2003 Sloan winners are Computer Science & Engineering’s ninth and 10th
Pedro Domingos and Zoran Popovic, both assistant professors in the Department of Computer Science & Engineering, have been named to the 2003 class of Sloan Research Fellows. The Sloan Research Fellowship program recognizes the nation's most outstanding young faculty members in the sciences. Winners receive $40,000 grants over two years, to be used to fund research.
Domingos’ research interests are in the fields of machine learning and data mining. Popovic’s research involves computer graphics, specifically character animation, motion editing and modeling or simulation of natural phenomena.
Domingos and Popovic are CSE's ninth and 10th Sloan recipients. Both joined the UW faculty in 1999, and both have been recognized previously with National Science Foundation CAREER Awards.

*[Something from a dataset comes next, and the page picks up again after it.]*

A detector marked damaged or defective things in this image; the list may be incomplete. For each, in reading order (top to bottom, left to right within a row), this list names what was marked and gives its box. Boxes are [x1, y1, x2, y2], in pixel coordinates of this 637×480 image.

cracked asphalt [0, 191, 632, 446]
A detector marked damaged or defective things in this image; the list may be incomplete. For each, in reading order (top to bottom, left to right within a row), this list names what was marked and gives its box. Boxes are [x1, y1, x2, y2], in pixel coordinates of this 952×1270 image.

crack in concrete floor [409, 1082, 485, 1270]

National Academy welcomes two College of Engineering affiliates
Computer Science & Engineering Affiliate Professors Phil Bernstein and Burton Smith have been elected to the "Class of 2003" of the National Academy of Engineering. Election to NAE is regarded as one of the highest professional distinctions accorded an engineer. Bernstein, an expert in databases and transaction processing, is a senior researcher at Microsoft Research. Smith, an expert in high-performance computer architectures and a pioneer in the development of parallel computing, is chief scientist at Cray.

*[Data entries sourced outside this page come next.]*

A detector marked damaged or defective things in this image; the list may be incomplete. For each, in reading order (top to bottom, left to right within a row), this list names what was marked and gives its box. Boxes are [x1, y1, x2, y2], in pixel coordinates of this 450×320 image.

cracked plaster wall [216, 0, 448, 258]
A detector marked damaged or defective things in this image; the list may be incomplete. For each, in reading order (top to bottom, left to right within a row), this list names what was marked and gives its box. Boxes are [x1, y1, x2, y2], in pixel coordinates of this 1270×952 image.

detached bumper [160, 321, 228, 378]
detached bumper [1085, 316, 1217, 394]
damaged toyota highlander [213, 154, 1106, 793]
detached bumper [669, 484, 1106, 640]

Brains and bytes: researcher gets national awards for work on biology/computer interface
Rajesh Rao, assistant professor in Computer Science & Engineering, has been named one of 26 Office of Naval Research Young Investigators for 2003. The ONRYI winners come from all fields of science and engineering. This year, two were awarded nationally in the Mathematical, Computer and Information Sciences Division and two in the Cognitive, Neural, and Biomolecular Science and Technology Division.
Rao was also one of 20 scientists nationwide to recently receive grants from the Lucille and David Packard Foundation to advance his research in computational neuroscience, including work in brain-computer interfaces.